Containers of 180 to 200 pineapple, cassava and soybeans from Costa Rica and Colombia have been blocked in the southern Spanish port of Algiers due to adjustments in the use of EU rules on health and phytosanitary regulations. One of those rules is the European Parliament Regulation 1333/2008 on food additives.
Above all, the European Commission demanded that restrictions on these products be strengthened to see if they comply effectively with EU regulations. New procedures were developed for this purpose, but the strict interpretation of EU regulations on coatings by the Food Safety Service for imported goods from the port of Algiers led to the rejection of many containers. Currently the situation in the southern Spanish port is chaotic and there is difficulty in enforcing the cold chain.
“Overnight, we had to announce whether there was an inclusion in the product or not, and if so, whether the new product modules contained the associated technical sheets,” said Luis Ramos of Partida Logistics, a customs broker and logistics operator. “The first thing we did was to inform our export and import customers about the situation, but we were not instructed by the Department of Food Safety on what documents to submit or how to resolve the situation,” he adds.
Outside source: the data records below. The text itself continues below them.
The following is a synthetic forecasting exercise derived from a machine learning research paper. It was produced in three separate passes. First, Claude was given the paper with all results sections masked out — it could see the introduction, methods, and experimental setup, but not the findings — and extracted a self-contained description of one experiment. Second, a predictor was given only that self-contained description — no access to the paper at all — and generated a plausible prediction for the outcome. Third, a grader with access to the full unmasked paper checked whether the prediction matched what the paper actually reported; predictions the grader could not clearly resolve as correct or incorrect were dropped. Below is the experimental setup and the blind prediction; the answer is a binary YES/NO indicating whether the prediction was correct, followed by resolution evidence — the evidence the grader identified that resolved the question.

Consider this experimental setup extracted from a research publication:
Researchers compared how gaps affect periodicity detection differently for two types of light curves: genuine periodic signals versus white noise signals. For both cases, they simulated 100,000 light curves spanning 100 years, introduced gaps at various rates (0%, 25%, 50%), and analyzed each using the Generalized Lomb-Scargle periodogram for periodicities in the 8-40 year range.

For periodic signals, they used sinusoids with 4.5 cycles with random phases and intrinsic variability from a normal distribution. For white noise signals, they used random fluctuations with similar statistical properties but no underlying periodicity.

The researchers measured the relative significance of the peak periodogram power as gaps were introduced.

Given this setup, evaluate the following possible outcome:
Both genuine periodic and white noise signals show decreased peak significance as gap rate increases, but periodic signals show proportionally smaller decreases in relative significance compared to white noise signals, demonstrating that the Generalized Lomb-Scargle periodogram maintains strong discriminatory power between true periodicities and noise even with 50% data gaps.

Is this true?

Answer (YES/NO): NO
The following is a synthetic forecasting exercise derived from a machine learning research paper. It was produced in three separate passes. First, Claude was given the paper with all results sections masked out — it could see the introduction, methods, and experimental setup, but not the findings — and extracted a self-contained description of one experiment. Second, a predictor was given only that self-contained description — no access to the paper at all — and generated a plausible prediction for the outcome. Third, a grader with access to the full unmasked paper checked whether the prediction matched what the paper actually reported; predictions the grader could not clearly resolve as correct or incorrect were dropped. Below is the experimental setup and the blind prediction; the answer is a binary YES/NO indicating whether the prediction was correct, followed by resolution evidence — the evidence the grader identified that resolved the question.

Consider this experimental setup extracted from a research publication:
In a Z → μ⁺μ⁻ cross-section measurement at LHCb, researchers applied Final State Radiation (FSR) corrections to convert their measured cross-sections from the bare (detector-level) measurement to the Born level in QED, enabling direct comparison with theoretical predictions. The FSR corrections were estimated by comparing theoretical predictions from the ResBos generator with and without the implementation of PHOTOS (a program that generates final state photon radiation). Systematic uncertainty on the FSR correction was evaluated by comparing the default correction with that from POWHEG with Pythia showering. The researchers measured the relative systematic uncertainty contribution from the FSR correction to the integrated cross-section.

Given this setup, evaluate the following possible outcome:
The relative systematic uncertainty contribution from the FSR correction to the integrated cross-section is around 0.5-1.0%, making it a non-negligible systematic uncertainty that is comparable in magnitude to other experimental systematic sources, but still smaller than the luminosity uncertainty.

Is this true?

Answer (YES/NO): NO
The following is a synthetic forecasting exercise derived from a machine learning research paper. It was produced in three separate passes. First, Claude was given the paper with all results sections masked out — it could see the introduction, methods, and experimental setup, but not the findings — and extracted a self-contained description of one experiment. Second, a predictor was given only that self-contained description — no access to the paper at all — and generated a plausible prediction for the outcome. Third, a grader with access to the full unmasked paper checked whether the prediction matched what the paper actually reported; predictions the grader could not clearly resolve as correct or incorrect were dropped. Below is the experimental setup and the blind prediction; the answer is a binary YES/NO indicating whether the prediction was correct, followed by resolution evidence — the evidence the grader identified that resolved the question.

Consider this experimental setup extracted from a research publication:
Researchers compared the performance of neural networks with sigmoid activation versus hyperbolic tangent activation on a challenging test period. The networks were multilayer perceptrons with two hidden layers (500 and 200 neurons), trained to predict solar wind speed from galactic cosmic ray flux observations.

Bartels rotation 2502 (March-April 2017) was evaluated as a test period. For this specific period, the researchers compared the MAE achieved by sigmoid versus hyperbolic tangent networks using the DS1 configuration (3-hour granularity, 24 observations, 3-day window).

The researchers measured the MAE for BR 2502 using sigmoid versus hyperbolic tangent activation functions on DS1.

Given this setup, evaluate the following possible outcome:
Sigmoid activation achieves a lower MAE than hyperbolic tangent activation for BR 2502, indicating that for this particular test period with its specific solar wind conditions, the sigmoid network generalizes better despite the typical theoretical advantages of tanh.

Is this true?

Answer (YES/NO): NO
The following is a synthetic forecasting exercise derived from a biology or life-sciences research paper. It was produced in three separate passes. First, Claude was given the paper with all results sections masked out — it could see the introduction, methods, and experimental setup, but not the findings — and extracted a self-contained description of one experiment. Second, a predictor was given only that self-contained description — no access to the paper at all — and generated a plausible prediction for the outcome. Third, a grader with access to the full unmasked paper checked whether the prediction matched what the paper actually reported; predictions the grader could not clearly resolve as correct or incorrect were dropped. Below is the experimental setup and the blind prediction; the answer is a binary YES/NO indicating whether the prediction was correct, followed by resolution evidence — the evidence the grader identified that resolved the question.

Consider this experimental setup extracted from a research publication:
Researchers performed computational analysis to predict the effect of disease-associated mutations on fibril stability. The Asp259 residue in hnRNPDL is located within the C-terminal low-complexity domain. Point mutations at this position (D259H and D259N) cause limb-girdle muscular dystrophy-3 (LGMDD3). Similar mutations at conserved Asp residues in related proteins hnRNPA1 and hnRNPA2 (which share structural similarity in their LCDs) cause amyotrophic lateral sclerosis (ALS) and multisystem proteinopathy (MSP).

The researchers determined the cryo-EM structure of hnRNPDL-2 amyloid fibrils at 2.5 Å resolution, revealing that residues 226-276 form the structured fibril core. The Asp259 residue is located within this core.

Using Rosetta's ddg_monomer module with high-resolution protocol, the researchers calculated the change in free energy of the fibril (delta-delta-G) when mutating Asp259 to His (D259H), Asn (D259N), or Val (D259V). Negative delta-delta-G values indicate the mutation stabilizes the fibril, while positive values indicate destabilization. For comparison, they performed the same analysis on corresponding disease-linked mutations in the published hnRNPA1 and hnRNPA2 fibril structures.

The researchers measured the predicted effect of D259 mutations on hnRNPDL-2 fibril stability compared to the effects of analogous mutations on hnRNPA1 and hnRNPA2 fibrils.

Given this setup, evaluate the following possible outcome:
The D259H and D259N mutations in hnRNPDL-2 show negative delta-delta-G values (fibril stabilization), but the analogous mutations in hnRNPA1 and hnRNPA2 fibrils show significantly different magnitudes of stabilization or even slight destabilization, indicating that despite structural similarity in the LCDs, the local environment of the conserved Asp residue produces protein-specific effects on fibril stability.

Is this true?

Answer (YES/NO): NO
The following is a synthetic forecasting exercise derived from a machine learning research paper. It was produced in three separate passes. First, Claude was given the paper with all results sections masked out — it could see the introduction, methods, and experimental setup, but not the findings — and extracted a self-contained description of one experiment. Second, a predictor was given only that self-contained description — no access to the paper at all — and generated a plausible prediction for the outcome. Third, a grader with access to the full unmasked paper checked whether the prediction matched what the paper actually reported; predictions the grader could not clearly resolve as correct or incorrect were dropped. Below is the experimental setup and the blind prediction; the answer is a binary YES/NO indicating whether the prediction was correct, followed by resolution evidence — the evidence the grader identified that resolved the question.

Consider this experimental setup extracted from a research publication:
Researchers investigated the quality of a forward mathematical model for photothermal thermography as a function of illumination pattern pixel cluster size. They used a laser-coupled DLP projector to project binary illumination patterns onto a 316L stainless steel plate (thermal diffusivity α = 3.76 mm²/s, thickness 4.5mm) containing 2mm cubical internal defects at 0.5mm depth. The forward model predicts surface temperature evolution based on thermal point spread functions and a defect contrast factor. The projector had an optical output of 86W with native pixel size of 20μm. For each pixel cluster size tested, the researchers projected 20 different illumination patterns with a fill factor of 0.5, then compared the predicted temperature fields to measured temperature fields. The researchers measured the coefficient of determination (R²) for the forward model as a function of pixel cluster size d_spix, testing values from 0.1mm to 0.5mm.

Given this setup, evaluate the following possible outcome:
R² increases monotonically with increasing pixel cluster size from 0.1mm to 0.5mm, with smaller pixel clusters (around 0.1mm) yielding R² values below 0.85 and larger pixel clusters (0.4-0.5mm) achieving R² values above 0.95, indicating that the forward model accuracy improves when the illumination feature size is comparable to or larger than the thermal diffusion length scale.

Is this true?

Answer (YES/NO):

It refers primarily to a type of paraffin used to protect cassava and a wax to protect pineapples, but they are not approved by the European Union. “We are confused because we have been talking about Central and South American companies exporting these products to the EU for many years.”
In order not to violate Regulation 1333/2008, a ban was imposed on notifying customers and figuring out what documents should be included first or what needs to be done to resolve the issue. “A few days later, the Deputy Director General of the Food Safety Service presented us with a two-month deadline, but the European Commission did not appear to approve it. It appears that the products are not registered in the EU, but that they have no explanation for products that are harmful to public health or any other reference. Not available. “
This uncertainty leads to the diversion of some of the affected containers to other European ports, especially the port of Rotterdam, while the goods from other containers are destroyed.
“The Food Safety Service’s letter clarifies which documents we should submit subject to the inspector’s requirements. But how can we apply a regulation if we do not know the inspector’s requirements? It is nothing more than a synchronization. Ramos continues.
“These will have an unprecedented impact on exporters and importers at the port of Algiers.